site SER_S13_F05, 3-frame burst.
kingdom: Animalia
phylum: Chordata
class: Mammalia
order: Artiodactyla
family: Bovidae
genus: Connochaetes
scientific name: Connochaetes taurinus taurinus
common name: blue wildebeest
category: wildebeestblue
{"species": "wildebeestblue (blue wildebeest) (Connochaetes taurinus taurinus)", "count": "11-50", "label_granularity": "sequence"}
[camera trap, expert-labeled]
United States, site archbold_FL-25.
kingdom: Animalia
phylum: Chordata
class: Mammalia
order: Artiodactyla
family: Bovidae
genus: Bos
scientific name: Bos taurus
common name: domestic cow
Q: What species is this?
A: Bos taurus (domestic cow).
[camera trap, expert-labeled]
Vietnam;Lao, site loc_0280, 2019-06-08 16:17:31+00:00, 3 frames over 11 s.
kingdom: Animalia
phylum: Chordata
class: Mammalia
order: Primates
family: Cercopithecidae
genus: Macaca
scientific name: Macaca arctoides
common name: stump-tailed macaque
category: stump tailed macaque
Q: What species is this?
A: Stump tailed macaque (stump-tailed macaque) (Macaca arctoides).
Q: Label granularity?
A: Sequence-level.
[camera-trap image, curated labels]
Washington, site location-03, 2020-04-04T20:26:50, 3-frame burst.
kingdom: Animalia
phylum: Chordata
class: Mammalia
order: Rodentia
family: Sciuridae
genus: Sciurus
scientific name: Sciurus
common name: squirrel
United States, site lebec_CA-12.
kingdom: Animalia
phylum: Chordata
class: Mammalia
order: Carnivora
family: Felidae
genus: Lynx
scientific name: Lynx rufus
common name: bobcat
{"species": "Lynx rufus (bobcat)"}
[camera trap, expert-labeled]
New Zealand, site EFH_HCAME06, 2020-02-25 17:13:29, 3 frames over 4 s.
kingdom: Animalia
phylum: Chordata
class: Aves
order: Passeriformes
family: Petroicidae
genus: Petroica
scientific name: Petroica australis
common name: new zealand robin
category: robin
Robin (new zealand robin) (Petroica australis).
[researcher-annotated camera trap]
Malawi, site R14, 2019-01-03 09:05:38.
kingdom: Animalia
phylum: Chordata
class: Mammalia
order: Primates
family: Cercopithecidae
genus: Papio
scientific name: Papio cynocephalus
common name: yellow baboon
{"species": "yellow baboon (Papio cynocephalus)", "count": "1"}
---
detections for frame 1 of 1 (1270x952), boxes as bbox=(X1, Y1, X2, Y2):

--------------------

#### AIM OF THE TASK:
Transcribe every entry exactly.

#### RESPONSE AREA:
site SER_S13_F05, 3-frame burst.
kingdom: Animalia
phylum: Chordata
class: Mammalia
order: Artiodactyla
family: Bovidae
genus: Connochaetes
scientific name: Connochaetes taurinus taurinus
common name: blue wildebeest
category: wildebeestblue
{"species": "wildebeestblue (blue wildebeest) (Connochaetes taurinus taurinus)", "count": "11-50", "label_granularity": "sequence"}
[camera trap, expert-labeled]
United States, site archbold_FL-25.
kingdom: Animalia
phylum: Chordata
class: Mammalia
order: Artiodactyla
family: Bovidae
genus: Bos
scientific name: Bos taurus
common name: domestic cow
Q: What species is this?
A: Bos taurus (domestic cow).
[camera trap, expert-labeled]
Vietnam;Lao, site loc_0280, 2019-06-08 16:17:31+00:00, 3 frames over 11 s.
kingdom: Animalia
phylum: Chordata
class: Mammalia
order: Primates
family: Cercopithecidae
genus: Macaca
scientific name: Macaca arctoides
common name: stump-tailed macaque
category: stump tailed macaque
Q: What species is this?
A: Stump tailed macaque (stump-tailed macaque) (Macaca arctoides).
Q: Label granularity?
A: Sequence-level.
[camera-trap image, curated labels]
Washington, site location-03, 2020-04-04T20:26:50, 3-frame burst.
kingdom: Animalia
phylum: Chordata
class: Mammalia
order: Rodentia
family: Sciuridae
genus: Sciurus
scientific name: Sciurus
common name: squirrel
United States, site lebec_CA-12.
kingdom: Animalia
phylum: Chordata
class: Mammalia
order: Carnivora
family: Felidae
genus: Lynx
scientific name: Lynx rufus
common name: bobcat
{"species": "Lynx rufus (bobcat)"}
[camera trap, expert-labeled]
New Zealand, site EFH_HCAME06, 2020-02-25 17:13:29, 3 frames over 4 s.
kingdom: Animalia
phylum: Chordata
class: Aves
order: Passeriformes
family: Petroicidae
genus: Petroica
scientific name: Petroica australis
common name: new zealand robin
category: robin
Robin (new zealand robin) (Petroica australis).
[researcher-annotated camera trap]
Malawi, site R14, 2019-01-03 09:05:38.
kingdom: Animalia
phylum: Chordata
class: Mammalia
order: Primates
family: Cercopithecidae
genus: Papio
scientific name: Papio cynocephalus
common name: yellow baboon
{"species": "yellow baboon (Papio cynocephalus)", "count": "1"}
---
detections for frame 1 of 1 (1270x952), boxes as bbox=(X1, Y1, X2, Y2):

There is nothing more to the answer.